- [ЗАДАНИЯ]:
• A. Чему посвящено введение к книге Лотмана о Пушкине, согласно рецензии?
• B. Выпишите без изменений отрывок рецензии на книгу о Пушкине от слов «Эта идея уже» до слов «здесь возможны выпадения.» включительно.
• C. Переведите на английский язык предложение из рецензии на книгу о Пушкине: «Автор этих строк принадлежит к противникам названной идеи».

Шрифт:
Интервал:
Закладка:
Прежде всего, книга пронизана историзмом. Ю. М. любит, следуя доброй традиции XVIII века, употреблять для особенно ответственных и ценных понятий заглавные буквы: Культура, История, Дом, Свобода, Власть и т. п. В подражание этой манере можно было бы говорить о господстве Историзма в книге: пушкинская биография включена в большую Историю, русскую и европейскую, которая в свою очередь обусловила развитие определенных философских, нравственных, художественных принципов, повлияла на события, судьбы, характеры… Любопытно, что введение к книге посвящено не изложению метода, с которым исследователь приступает к работе (замечания методологического свойства разбросаны в разных главах), не спору с предшественниками и не рассказу о предках Пушкина, а историческому очерку России и Европы первой четверти XIX века, сжатому изложению основных черт эпохи, особенно Отечественной войны 1812 г. и декабризма Историзмом пропитан и весь текст книги: он чувствуется в описаниях лиц, событий, романтического метода, реалистических новшеств…
Историчное понимание метода дает возможность объяснить особенности пушкинского поведения, как и особенности некоторых загадочных сфер его жизни и творчества. Например, Ю. М весьма остроумно разрешает старый спор литературоведов о предмете «тайной» и «неразделенной» любви поэта, упоминаемом в стихах и письмах периода южной ссылки- в книге убедительно доказана жизненная и литературная мистификация, проводившаяся Пушкиным согласно романтическим канонам. Но когда в Историю включается выдающаяся личность, то далеко не всегда между ними возникает гармония; вспомним поразительную строку Пушкина: «Что в мой жестокий век восславил я свободу». Одна из прекрасно разработанных в книге тем — Дом в жизни и творчестве Пушкина отсутствие настоящего чувства дома в раннем детстве, замена его в лицейском братстве, мощные усилия зрелого человека создать свой собственный Дом. Так как этот Дом Пушкин организовал уже в позднюю пору жизни, то он, проникнутый историзмом, сознательно допускал и связь Дома с Историей Однако «жестокий век» не остановился на той роли, которую ему в своих идеалах уготовил Пушкин, — быть лишь на пороге Дома, он нагло вломился внутрь, разрушил Дом и взял жизнь Поэта, пытавшегося в одиночку защитить свой Дом (несколько лет назад, защищая — тоже в одиночку — личное и государственное достоинство, героически погиб в схватке с фанатичной толпой Грибоедов).
Нельзя при этом не вспомнить другую главенствующую идею Лотмана, проведенную сквозь всю книгу, мысль о сознательном «жизнестроительстве» Пушкина: «Жить в постоянном напряжении страстей было для Пушкина не уступкой темпераменту, а сознательной и программной жизненной установкой»; Пушкин создал «не только совершенно неповторимое искусство слова, но и совершенно неповторимое искусство жизни», «Пушкин всегда строил свою личную жизнь…».
Эта идея уже была предметом обсуждения, о ней писали все рецензенты, были сочувствующие, были возражающие[2]. Автор этих строк принадлежит к противникам названной идеи. Если бы Ю. М. ограничился романтическим периодом жизни и творчества Пушкина, то не было бы споров: смена различных масок поведения, романтизация жизни, наивно-жестокие нравственные «уроки», которые преподносит поэт в письме к брату Льву в 1822 г, — все это вполне укладывается в сознательное жизнестроительство, хотя и здесь возможны выпадения.

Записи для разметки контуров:
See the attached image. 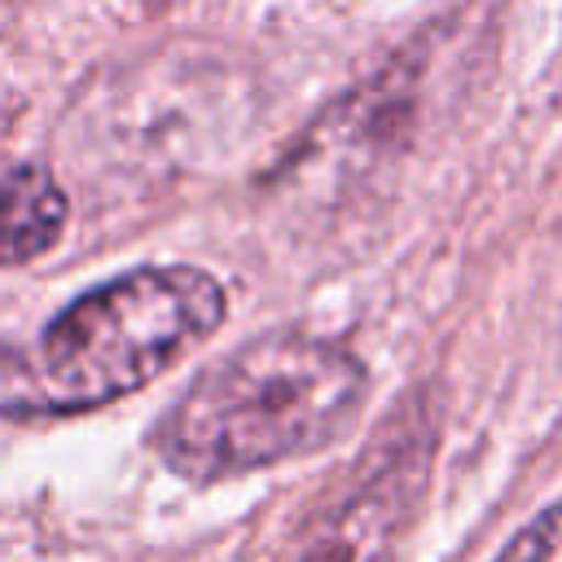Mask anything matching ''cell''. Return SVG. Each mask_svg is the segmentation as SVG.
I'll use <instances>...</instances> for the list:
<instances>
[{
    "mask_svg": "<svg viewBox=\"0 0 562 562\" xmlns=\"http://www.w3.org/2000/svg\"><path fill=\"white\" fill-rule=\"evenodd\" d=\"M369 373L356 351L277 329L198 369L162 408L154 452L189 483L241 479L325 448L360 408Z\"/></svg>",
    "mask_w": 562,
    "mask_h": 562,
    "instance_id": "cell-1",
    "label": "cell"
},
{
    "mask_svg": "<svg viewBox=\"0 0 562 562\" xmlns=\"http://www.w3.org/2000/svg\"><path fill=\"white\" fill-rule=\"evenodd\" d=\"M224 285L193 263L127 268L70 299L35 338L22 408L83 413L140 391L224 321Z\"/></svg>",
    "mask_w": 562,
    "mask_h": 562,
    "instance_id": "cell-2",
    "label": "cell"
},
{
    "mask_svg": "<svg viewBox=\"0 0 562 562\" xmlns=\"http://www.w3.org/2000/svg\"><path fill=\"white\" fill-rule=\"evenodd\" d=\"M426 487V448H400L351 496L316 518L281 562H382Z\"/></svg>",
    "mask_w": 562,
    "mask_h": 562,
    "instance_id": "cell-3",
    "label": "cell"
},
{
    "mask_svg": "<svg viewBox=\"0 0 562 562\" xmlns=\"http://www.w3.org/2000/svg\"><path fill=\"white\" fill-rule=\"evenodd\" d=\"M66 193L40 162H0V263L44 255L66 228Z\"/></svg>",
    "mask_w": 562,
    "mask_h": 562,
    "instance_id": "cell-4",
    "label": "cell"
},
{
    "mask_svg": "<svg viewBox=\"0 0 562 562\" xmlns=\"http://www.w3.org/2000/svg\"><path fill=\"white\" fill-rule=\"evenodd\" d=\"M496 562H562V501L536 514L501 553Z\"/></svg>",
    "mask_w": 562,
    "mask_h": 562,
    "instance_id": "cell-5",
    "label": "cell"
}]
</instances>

- [ОЖИДАЕМЫЕ РЕЗУЛЬТАТЫ]:
• A. Историческому очерку России и Европы первой четверти XIX века.

• B.
Эта идея уже была предметом обсуждения, о ней писали все рецензенты, были сочувствующие, были возражающие[2]. Автор этих строк принадлежит к противникам названной идеи. Если бы Ю. М. ограничился романтическим периодом жизни и творчества Пушкина, то не было бы споров: смена различных масок поведения, романтизация жизни, наивно-жестокие нравственные «уроки», которые преподносит поэт в письме к брату Льву в 1822 г, — все это вполне укладывается в сознательное жизнестроительство, хотя и здесь возможны выпадения.

• C. The author of these lines is among the opponents of this idea.